Text section.
══════════════════════════════

# Get unbiased derivative from GAM

I have time-dependent data and I'm interested in the gradient at time zero. From theory I expect the gradient of the true relationship to be highest at time zero.

I would like to estimate the derivative at time zero using a GAM. However, the estimates are biased (too low). How can I reduce or preferably eliminate that bias?

#HM function
HM <- function(t, f0, phi, kappa) phi + f0 * exp(-kappa * t)/(-kappa)

t <- 0:180
phi <- 530
kappa <- 0.025
f0 <- 5
Ctrue <- HM(t, f0, phi, kappa)

sdC <- 5

library(mgcv)
library(gratia)

set.seed(1)
res <- replicate(100, {

C <- Ctrue + rnorm(length(t), sd = sdC)

DF <- data.frame(C, t)

fit <- gam(C ~ s(t, bs = "bs", k = 5), data = DF)
#gam.check(fit)

#ggplot(DF, aes(t, C)) +
#  geom_point() +
#  stat_function(fun = \(t) predict(fit, newdata = data.frame(t)))

derivatives(fit, data = data.frame(t = 0))

}, simplify = FALSE)


res <- do.call(rbind, res)

summary(res$derivative) # Min. 1st Qu. Median Mean 3rd Qu. Max. #4.266 4.432 4.508 4.517 4.589 4.773 #True value is 5  • Not good enough for an answer: When you use shape-constrained GAM (package scam), you can force the smooth to be monotonously positive. The derivative function does not work (but there is a stand-in), and while it does not fully remove the bias in my simulation, but at least the replicates now overlap with 5. Here the essential changes in code: library(scam); fit <- scam(C ~ s(t, bs="mpi", k = 5), data = DF) and derivative.scam(fit)$d[1,]. Commented Dec 14, 2023 at 17:10
• @Carsten Thanks. If I also enforce concave smoothers, there is a small further improvement. But there is still bias. (Also, something isn't right with the derivative.scam function. It doesn't apear to give correct derivatives with bs = "micv". I needed to do it manually: diff(predict(fits[[i]], newdata = data.frame(t = c(0, 1e-7)))) / 1e-7) Commented Dec 15, 2023 at 8:58

## 1 Answer

I suggest you may need to increase the potential complexity of the basis (i.e. increase k) and perhaps even extend the range of the penalty beyond zero to get more accurate and correct estimates of the slope at t = 0. I used your same data-generating process and, with these modifications, got a better answer (note that I'm using {marginaleffects} for these calculations, but I'm certain you could do this just as well with {gratia}:

library(mgcv)
library(marginaleffects)
library(ggplot2)
theme_set(theme_bw())

#HM function
HM <- function(t, f0, phi, kappa) phi + f0 * exp(-kappa * t)/(-kappa)

set.seed(1)
t <- 0:180
phi <- 530
kappa <- 0.025
f0 <- 5
Ctrue <- HM(t, f0, phi, kappa)
sdC <- 5
C <- Ctrue + rnorm(length(t), sd = sdC)
DF <- data.frame(C, t)

══════════════════════════════

Parts of the exercise.
#1 Reproduce everything in the GAM derivative thread from "fit <- gam(C" down to "simplify = FALSE)" with no changes.
#2 Summarize the GAM derivative thread in two sentences.

══════════════════════════════

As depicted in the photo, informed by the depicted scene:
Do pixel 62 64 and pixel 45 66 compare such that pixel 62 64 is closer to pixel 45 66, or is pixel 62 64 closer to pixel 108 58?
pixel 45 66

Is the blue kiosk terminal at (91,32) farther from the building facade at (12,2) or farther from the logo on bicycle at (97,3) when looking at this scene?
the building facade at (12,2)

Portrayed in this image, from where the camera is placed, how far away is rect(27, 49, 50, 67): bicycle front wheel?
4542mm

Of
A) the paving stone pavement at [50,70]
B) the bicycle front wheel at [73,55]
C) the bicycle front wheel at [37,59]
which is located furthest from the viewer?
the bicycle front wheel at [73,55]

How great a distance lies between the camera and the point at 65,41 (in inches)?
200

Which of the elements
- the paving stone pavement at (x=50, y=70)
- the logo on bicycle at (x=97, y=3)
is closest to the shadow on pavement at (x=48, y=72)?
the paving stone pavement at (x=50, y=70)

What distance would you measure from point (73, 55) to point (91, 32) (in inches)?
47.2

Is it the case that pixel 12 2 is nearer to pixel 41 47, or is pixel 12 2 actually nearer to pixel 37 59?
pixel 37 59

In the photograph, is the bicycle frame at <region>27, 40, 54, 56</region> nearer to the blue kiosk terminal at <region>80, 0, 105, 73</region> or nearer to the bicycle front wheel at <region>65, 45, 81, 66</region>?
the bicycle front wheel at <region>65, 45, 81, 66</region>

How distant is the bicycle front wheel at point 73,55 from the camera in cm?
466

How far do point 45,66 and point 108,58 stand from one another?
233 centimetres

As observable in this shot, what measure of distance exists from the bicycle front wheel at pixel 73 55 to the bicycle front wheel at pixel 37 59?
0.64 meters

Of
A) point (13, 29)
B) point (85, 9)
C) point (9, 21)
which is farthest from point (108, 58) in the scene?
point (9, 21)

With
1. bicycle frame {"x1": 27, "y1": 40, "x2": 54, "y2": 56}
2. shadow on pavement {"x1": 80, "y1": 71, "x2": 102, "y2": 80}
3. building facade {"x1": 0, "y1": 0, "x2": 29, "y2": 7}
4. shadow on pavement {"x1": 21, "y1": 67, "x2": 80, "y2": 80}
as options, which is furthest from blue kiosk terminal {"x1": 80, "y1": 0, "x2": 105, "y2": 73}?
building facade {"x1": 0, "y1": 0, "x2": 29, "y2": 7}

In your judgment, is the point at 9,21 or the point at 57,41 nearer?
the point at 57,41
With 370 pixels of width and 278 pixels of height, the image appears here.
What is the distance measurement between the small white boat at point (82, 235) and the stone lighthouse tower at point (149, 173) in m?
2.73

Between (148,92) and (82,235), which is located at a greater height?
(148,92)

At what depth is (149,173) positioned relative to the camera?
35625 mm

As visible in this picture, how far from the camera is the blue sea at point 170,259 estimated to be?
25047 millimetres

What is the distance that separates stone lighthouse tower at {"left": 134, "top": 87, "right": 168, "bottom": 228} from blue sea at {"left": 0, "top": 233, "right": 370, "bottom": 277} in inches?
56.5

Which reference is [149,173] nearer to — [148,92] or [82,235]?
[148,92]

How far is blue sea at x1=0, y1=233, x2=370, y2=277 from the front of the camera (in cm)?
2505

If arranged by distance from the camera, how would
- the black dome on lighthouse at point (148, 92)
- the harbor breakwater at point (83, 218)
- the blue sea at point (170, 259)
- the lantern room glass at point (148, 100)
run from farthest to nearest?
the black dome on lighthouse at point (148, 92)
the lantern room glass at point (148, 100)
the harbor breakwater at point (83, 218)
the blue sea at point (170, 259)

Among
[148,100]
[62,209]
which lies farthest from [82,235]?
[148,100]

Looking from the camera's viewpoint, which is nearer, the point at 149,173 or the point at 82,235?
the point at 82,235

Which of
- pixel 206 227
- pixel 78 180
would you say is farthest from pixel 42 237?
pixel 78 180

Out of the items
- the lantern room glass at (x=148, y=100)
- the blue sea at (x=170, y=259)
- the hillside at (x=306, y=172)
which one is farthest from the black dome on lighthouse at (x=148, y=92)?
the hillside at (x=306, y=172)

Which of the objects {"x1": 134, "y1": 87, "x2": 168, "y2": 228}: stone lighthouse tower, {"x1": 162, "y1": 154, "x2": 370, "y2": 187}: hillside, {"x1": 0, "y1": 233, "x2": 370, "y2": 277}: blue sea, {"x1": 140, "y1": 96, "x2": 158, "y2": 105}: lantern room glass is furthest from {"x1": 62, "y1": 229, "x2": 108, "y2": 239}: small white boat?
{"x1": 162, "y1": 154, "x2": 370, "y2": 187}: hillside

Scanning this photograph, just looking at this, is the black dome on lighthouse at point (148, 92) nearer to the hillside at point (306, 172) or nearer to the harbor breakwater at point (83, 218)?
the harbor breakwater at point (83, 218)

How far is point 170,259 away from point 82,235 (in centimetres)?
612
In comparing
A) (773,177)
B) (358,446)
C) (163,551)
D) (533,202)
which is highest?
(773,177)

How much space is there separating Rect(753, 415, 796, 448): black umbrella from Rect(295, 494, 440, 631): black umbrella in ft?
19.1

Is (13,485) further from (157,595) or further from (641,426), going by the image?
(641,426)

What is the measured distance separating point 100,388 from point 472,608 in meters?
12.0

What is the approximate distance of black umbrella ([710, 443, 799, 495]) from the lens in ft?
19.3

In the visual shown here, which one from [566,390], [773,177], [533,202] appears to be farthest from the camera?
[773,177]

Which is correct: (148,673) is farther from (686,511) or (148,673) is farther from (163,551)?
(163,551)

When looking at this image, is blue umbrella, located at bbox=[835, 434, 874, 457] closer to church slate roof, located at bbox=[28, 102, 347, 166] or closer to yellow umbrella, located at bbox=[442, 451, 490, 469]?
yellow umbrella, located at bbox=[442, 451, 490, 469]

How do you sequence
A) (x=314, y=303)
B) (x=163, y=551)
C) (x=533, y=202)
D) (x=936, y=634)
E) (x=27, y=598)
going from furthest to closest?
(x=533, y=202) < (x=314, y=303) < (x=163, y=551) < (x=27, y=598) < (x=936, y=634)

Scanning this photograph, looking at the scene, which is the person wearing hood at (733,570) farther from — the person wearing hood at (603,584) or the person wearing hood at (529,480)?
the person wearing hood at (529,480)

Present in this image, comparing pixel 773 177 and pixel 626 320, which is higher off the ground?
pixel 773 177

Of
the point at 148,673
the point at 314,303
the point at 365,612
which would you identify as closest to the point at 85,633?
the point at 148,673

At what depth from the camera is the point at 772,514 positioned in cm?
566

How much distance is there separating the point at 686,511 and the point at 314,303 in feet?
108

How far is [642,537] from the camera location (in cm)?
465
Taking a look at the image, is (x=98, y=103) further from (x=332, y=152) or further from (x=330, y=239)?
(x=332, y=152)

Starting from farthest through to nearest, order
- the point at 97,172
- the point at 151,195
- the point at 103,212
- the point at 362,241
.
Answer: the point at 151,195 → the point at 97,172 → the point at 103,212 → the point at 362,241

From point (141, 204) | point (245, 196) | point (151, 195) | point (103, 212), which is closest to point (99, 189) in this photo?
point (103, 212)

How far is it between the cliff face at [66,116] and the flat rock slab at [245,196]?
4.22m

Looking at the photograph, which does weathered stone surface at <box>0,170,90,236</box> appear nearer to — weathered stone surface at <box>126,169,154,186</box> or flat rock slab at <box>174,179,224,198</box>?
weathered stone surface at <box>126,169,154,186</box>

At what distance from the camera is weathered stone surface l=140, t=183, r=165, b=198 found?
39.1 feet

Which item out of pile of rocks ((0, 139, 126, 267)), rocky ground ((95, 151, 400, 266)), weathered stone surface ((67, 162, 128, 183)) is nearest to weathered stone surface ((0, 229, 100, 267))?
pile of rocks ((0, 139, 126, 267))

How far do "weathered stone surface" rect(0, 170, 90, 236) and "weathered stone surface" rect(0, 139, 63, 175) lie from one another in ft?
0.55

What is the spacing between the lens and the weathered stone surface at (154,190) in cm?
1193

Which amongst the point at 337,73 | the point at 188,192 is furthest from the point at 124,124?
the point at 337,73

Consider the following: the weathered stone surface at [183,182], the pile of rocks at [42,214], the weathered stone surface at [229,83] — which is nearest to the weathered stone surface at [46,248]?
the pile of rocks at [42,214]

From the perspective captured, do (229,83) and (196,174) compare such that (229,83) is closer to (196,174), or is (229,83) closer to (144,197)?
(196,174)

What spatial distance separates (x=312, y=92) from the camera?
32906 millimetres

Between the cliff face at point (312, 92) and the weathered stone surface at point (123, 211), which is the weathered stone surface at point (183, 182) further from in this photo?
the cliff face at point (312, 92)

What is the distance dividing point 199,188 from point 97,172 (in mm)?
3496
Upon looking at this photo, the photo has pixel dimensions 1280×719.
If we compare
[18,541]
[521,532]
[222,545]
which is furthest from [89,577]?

══════════════════════════════

Worked answers.
#1
fit <- gam(C ~ s(t, bs = "bs", k = 5), data = DF)
#gam.check(fit)

#ggplot(DF, aes(t, C)) +
#  geom_point() +
#  stat_function(fun = \(t) predict(fit, newdata = data.frame(t)))

derivatives(fit, data = data.frame(t = 0))

}, simplify = FALSE)

#2 The asker wants to use a GAM to estimate the derivative of time-dependent data at time zero, but in a simulation the estimates are biased too low, with a mean of 4.517 against a true value of 5. A comment suggests a shape-constrained GAM from the scam package, which reduces but does not fully remove the bias, while the answer recommends increasing k and perhaps extending the range of the penalty beyond zero, which gave a better result.